GOALS:
**1.** Reproduce the passage about India word for word, starting with "If you can’t stand others encroaching" and going on through "you, you lose.".
**2.** Pick up the passage about India after its last sentence and keep writing in the same voice.

PROVIDED PASSAGE:

If you can’t look them in the eye, if you can’t lean close to them, if you can’t see the authenticity in the penury, you lose.
If you can’t stand others encroaching on your space, breaking through the wall that you’re used to having between you and them, you lose. If you can’t stand others touching you, handling you, laying their hands on your shoulders, so that when they retreat, there is nothing but smoke and noise that comes between you, you lose.
And then on to the largest market of seasonings in the world, where everyone is coughing and spitting, in the bales vaguely familiar seasonings, the smell so thick it’s impossible not to spit and you spit too on the cobblestones on top of the other spit. Nobody hides the phlegm in their handkerchief here. Suck it down from your nose to your mouth and spit it out. You shoo off the rickshaw men and the self-appointed tourist guides. They’ll show you everything practically for free, palaces carved from marble hidden in narrow alleyways, here and there the water pipes break through the medieval walls, tangled electric cables run in disorder above your head, the 220 volts might crash down on you at any time, men in dim corners are working on machines that remind you of the time of the Industrial Revolution, the museum industry in action, further off they’re smelting gold in small crucibles in a thousand year old stone furnace. The guide who has attached himself to you in the meanwhile takes you inside various shops to buy something; he’s working on commission, but you say, No. If you can’t say No or can’t accept the consequences of saying Yes, then you’ve joined a chaotic system where you’re passed from hand to hand in an attempt to get you to part with your money, you lose. If you always want to end up the winner, if you don’t know that being in India already means that you’re a winner, you lose.
If you grew up in a sterile environment, you lose. All those Indians laugh at you and look you in the eye, because they dare to look you in the eye, and if you don’t dare to look back, you lose. If you keep your distance they look down on you, they don’t consider you anything but a foreign object with money. If you can’t look them in the eye, if you can’t lean close to them, if you can’t see the authenticity in the penury, you lose. You’re a tourist, and India is a favorite tourist destination. You will remain a stranger in a strange land. They rob you, they cheat you, you bargain and haggle from morning to night, what should be how much cheaper, whereas it’s already cheap enough as it is. You become part of the world that has humiliated and abased two thirds of the globe. You are one of the rich who do not think about the neo-colonization that the world’s arrogant half engages in to this day. You consider leftist ideology a thing of the past, you think that the terror of white supremacy has ended with the liberation of the colonies. You don’t take into account that nothing has come to replace the destroyed economic and social traditions except servitude and poverty. You are part of the world that feeds off of the fat of the lean East.
The Asian mode of production failed even back then, except they didn’t notice, because Europe hadn’t made an appearance among them yet. They should have realized that the only goal worth aiming for is material progress, in other areas, such as spiritual improvement, progress is hopeless anyway. A new metro, new industrial parks, new shopping centers, if you don’t see that India has caught on and is learning, you lose. It is forging ahead like a tank. According to Darwin’s theory, they won, provided that we consider the survival of the species a primary goal. Multiply and multiply some more, the Bible says, and they are multiplying. Every sixth person in the world is Indian, whereas only every six-hundredth is Hungarian. We don’t even have enough offspring to pay for our pensions. Of course, in Hungary, most of us know about pensions only from hearsay.

EXCERPTED DATA:
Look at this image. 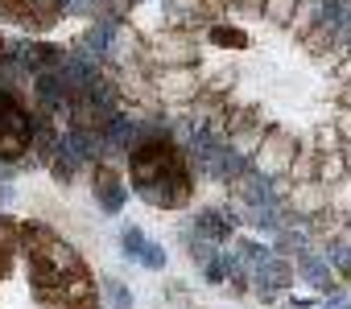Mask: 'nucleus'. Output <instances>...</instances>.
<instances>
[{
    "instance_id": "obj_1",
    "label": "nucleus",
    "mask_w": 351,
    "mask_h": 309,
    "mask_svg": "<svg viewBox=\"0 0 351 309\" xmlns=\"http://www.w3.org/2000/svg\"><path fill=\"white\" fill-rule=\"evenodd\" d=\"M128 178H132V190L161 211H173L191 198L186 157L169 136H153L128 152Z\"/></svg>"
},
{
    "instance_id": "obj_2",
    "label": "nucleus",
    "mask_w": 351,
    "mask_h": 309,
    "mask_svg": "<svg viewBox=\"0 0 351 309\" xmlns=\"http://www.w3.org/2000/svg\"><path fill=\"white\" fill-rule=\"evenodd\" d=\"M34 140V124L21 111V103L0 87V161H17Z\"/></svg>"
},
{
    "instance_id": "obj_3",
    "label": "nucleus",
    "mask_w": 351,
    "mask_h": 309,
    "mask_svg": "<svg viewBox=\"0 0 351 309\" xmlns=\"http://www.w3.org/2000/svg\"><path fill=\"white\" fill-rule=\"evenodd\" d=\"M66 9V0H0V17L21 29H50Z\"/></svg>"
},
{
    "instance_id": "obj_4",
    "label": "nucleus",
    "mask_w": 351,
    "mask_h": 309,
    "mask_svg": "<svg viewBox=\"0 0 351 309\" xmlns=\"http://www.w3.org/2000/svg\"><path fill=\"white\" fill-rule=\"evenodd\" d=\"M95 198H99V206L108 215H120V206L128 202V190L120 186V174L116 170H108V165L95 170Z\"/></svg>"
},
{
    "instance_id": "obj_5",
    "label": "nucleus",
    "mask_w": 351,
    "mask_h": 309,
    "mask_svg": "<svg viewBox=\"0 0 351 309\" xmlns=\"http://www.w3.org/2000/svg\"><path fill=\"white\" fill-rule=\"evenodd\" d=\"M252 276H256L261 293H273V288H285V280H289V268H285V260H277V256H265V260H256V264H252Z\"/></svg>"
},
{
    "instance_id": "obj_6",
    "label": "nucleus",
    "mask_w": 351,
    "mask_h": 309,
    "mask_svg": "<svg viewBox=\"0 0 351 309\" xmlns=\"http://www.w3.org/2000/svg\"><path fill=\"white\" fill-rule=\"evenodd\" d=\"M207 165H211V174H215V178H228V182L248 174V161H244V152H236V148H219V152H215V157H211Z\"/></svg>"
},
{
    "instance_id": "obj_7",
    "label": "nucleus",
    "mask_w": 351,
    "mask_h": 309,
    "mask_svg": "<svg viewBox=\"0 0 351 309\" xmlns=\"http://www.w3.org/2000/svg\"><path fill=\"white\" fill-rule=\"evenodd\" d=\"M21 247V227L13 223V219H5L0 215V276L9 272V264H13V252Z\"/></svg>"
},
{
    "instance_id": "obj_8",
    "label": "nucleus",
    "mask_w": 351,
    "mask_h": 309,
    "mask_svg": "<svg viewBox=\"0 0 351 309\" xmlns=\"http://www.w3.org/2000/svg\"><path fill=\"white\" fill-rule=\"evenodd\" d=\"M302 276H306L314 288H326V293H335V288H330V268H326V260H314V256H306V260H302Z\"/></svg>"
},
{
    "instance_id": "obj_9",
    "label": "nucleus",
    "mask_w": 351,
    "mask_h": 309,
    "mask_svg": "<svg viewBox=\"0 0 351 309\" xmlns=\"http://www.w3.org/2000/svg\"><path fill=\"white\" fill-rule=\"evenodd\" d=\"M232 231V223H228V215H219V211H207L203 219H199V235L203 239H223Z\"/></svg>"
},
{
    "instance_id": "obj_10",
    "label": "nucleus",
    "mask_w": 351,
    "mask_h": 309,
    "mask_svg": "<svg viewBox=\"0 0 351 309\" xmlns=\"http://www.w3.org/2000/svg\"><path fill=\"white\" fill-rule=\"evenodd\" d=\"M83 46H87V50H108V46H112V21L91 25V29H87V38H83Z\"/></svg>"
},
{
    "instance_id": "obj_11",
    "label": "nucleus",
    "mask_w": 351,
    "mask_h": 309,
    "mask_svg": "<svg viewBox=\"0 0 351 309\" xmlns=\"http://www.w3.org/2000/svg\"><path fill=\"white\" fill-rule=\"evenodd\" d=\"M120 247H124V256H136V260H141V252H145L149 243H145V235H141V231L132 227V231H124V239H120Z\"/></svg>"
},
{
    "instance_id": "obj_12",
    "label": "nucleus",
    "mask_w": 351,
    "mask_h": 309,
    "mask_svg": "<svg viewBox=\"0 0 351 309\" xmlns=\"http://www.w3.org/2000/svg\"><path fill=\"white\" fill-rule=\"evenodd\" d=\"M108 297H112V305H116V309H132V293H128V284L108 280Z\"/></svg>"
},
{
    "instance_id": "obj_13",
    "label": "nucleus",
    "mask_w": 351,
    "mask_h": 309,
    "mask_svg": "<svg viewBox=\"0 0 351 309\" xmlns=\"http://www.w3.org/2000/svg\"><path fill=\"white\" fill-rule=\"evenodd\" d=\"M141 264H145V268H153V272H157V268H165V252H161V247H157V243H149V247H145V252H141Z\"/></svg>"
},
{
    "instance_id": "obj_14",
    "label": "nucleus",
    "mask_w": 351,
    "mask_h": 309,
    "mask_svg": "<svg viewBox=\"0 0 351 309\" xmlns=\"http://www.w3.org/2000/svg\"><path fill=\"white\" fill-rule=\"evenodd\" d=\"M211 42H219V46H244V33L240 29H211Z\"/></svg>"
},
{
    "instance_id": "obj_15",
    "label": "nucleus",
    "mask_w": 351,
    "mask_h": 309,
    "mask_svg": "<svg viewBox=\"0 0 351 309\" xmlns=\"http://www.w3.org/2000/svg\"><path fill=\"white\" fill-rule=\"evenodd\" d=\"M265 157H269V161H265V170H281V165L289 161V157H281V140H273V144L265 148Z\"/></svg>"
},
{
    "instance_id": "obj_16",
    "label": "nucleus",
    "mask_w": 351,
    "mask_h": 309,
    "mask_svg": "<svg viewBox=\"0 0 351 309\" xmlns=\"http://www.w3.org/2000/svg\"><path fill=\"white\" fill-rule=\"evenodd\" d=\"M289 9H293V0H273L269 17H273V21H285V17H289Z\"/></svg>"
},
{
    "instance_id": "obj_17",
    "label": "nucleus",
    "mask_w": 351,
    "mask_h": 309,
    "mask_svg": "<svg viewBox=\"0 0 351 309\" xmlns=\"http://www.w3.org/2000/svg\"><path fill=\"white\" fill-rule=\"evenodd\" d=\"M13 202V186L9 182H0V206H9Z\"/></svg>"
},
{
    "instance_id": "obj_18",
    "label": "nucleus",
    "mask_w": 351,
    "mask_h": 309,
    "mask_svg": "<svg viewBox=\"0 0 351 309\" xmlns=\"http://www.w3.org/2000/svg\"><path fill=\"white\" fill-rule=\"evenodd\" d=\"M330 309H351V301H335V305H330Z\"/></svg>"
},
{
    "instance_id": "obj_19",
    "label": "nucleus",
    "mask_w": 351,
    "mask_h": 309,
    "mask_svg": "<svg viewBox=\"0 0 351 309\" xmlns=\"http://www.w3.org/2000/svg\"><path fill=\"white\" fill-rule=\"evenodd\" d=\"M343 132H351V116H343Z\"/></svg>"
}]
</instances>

==

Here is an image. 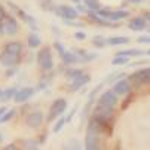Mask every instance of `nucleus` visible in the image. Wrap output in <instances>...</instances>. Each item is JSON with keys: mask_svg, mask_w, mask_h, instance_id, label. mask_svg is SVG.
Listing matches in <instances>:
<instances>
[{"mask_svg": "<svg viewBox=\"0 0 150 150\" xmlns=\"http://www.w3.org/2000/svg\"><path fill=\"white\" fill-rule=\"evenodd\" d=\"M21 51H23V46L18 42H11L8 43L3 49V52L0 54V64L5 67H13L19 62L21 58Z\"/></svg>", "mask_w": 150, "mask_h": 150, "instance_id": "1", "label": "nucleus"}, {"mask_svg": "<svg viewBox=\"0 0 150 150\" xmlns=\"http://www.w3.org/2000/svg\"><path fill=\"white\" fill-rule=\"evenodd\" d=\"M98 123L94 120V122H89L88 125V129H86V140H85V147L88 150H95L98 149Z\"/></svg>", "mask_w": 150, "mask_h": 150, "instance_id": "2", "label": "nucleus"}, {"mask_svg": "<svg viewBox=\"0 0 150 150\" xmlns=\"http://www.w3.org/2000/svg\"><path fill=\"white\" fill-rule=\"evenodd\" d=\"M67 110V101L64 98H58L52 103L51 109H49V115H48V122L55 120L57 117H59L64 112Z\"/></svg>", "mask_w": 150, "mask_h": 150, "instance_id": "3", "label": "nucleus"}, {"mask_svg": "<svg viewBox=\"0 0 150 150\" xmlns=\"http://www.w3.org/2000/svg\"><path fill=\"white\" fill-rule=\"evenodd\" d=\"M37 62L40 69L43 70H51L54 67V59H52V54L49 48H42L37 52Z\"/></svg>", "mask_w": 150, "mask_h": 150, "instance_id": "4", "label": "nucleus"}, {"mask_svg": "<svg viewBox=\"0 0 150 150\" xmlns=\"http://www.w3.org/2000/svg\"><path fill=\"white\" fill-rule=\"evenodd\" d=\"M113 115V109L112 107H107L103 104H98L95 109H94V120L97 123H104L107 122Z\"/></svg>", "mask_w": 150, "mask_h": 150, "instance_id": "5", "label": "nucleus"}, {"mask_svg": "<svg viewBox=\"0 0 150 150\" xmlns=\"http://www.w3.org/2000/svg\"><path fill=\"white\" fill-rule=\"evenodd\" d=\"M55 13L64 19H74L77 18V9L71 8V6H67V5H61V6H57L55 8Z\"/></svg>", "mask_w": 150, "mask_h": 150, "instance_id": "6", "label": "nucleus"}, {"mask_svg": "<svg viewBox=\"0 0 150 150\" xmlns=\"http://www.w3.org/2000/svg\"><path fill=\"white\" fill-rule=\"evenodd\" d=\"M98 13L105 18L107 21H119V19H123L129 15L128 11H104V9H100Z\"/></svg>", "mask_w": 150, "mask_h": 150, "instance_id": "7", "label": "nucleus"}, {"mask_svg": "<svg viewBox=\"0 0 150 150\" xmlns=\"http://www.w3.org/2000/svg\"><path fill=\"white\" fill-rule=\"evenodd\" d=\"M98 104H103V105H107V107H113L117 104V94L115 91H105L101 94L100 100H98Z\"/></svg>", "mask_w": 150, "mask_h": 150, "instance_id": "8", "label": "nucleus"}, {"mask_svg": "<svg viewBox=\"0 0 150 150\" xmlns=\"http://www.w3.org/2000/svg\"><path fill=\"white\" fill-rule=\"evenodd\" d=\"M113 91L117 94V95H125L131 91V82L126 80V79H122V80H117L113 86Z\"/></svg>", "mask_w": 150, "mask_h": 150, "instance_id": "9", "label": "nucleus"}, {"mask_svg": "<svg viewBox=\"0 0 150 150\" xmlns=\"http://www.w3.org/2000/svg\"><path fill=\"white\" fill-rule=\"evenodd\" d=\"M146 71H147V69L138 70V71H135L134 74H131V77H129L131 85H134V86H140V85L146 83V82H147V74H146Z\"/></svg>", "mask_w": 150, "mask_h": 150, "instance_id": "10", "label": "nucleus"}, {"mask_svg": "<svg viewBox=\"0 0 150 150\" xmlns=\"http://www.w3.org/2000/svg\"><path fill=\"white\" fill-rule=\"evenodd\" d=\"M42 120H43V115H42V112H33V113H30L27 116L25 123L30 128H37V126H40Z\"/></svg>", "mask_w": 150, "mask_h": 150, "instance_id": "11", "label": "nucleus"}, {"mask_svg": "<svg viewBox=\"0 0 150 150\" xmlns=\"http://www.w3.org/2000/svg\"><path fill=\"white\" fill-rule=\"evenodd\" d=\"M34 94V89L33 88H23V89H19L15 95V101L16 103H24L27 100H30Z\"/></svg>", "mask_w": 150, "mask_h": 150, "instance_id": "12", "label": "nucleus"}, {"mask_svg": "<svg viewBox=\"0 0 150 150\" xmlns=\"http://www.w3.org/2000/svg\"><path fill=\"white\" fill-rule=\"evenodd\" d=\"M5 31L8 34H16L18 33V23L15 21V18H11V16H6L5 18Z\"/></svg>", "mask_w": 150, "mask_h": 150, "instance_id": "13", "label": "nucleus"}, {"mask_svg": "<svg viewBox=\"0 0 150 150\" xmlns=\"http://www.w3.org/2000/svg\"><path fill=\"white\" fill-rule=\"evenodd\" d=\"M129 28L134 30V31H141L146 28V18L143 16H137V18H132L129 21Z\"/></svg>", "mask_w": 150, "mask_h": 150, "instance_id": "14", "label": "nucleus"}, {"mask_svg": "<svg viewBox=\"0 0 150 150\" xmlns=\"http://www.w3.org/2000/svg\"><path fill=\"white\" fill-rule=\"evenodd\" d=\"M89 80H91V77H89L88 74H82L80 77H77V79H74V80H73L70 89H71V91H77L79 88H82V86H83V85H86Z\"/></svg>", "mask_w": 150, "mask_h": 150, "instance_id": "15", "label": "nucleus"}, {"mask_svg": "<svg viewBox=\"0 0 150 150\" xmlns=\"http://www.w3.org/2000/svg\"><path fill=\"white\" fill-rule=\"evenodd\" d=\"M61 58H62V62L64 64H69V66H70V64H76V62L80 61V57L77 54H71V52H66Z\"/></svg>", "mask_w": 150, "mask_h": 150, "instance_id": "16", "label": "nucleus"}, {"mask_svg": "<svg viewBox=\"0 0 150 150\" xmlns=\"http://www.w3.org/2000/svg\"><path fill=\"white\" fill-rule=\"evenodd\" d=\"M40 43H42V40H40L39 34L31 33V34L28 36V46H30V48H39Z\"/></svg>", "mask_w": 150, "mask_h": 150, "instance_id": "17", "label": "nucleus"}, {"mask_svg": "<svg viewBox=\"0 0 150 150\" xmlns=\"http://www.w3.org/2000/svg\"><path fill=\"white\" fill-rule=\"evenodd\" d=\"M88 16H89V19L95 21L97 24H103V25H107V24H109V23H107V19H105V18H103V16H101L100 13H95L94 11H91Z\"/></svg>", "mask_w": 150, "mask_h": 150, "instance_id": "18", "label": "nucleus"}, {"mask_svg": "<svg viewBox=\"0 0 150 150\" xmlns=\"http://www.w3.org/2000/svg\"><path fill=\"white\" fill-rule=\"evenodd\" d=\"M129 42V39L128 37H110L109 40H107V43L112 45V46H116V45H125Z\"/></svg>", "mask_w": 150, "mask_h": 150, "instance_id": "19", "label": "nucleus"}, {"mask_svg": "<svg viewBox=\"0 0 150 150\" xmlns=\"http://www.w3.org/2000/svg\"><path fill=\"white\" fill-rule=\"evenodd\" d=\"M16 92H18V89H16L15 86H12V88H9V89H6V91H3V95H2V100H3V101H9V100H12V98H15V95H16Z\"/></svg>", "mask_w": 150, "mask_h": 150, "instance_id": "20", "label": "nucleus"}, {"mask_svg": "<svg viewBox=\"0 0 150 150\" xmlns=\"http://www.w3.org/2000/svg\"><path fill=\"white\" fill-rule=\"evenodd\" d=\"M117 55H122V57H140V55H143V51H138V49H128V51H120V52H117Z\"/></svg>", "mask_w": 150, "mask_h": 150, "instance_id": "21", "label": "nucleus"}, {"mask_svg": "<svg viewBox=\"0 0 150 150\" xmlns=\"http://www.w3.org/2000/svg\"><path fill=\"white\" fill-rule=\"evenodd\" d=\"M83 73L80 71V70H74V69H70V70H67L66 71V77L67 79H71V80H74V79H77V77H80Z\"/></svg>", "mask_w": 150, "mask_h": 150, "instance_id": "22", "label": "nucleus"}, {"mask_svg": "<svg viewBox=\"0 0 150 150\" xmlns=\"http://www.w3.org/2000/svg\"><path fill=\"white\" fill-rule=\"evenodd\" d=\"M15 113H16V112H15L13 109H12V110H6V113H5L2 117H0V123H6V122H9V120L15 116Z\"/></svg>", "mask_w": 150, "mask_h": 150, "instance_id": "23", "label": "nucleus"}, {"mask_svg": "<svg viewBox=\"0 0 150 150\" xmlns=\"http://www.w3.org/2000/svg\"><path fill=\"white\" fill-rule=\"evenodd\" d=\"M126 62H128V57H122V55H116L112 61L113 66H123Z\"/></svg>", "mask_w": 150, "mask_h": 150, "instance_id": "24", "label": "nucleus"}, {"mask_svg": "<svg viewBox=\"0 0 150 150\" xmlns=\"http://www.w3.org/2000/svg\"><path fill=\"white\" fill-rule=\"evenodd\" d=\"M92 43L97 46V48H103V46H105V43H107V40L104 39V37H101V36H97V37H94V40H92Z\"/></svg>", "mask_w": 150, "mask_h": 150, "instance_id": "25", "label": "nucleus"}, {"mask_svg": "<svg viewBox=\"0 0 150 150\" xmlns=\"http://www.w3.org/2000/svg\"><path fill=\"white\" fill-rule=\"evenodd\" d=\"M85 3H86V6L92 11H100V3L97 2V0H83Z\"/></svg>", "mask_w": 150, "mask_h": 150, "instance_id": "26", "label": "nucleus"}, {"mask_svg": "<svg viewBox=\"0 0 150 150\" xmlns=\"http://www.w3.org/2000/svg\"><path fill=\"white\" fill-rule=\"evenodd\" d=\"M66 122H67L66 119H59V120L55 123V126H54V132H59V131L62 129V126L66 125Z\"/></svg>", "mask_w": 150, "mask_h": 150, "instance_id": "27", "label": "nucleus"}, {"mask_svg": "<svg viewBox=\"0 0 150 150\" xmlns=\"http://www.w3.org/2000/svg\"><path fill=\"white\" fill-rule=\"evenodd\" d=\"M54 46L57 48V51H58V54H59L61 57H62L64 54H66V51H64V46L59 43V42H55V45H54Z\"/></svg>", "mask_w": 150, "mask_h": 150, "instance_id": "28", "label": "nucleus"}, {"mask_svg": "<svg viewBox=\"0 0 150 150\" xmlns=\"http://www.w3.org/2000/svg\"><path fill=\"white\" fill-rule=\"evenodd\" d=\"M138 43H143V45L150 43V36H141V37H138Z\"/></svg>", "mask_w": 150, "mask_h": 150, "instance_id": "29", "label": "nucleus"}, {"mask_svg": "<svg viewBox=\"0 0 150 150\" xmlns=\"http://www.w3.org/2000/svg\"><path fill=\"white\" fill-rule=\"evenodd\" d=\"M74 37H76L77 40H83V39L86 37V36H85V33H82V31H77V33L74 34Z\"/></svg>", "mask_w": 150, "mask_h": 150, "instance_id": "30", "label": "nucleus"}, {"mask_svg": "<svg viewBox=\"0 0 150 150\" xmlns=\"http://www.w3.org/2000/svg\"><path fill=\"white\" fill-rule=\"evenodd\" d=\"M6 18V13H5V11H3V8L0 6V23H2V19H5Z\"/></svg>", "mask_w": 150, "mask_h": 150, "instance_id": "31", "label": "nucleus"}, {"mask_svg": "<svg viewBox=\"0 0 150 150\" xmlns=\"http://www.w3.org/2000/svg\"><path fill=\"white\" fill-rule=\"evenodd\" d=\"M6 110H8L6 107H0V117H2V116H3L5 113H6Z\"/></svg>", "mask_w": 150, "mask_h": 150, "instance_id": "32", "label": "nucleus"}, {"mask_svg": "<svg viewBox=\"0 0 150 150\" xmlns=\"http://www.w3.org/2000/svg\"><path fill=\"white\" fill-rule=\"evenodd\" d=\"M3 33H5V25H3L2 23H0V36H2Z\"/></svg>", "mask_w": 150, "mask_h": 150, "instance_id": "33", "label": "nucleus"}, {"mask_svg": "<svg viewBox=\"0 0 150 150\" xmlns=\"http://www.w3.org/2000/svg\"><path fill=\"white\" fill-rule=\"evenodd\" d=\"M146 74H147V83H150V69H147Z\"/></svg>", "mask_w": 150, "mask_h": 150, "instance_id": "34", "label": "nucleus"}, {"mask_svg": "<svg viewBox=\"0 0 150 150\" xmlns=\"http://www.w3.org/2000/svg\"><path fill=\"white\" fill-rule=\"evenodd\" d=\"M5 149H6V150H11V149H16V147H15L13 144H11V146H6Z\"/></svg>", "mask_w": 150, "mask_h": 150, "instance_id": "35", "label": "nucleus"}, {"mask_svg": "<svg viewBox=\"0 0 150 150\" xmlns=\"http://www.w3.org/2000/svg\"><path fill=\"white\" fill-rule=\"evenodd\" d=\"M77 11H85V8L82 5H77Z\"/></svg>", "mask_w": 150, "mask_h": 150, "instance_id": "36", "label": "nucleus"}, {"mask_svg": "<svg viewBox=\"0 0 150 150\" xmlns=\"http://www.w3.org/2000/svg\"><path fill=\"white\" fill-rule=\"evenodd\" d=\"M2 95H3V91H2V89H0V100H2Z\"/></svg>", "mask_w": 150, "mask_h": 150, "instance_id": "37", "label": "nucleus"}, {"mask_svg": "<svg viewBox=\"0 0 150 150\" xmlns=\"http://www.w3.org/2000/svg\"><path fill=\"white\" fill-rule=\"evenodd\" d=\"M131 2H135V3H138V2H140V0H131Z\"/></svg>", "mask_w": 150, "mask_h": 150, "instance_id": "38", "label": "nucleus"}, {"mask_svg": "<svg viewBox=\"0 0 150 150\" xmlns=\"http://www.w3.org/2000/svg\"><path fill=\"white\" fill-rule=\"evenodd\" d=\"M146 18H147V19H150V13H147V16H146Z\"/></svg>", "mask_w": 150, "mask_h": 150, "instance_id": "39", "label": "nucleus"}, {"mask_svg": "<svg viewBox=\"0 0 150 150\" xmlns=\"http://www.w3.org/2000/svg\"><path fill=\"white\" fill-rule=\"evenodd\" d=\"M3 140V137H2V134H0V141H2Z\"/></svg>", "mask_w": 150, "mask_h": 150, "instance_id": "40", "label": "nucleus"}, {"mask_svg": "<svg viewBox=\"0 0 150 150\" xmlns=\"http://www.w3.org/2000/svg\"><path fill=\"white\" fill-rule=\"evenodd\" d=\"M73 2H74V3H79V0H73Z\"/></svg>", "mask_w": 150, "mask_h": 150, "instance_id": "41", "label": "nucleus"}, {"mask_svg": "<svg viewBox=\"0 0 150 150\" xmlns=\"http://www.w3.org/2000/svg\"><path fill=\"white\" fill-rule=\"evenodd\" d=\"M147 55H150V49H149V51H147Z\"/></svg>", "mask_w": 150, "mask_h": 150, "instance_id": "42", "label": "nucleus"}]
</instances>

OUTPUTS FOR THE TASKS:
**1.**
If you can’t stand others encroaching on your space, breaking through the wall that you’re used to having between you and them, you lose. If you can’t stand others touching you, handling you, laying their hands on your shoulders, so that when they retreat, there is nothing but smoke and noise that comes between you, you lose.

**2.**
This is no longer the Europe of 30 years ago. Turks speak Turkish-German on the streets of German towns, it’s their lingua franca. London’s retail trade is in the hands of Indians and Pakistanis. While we are fighting for a shorter workweek and a life more worthy of a human being, longer summer vacations, but time for a bit of winter skiing as well, they are working. Of course, India is not what it was 30 years ago either. Gandhi’s non-violent revolution has been replaced by intense financial activity. India’s time has come, the posters say. Three countries are on the playing field: China, Russia, India, the rest were disqualified in the semi-finals. In Delhi people say India will win, in Beijing they’re betting on China. Europe and America are regarded only as possible markets and the hated world that is the source of their humiliation. But they’re tired and have had their day, they can’t be counted on in the future, though it’s hard to tell at this point in time what would happen to the eastern economies without our conspicuous consumption.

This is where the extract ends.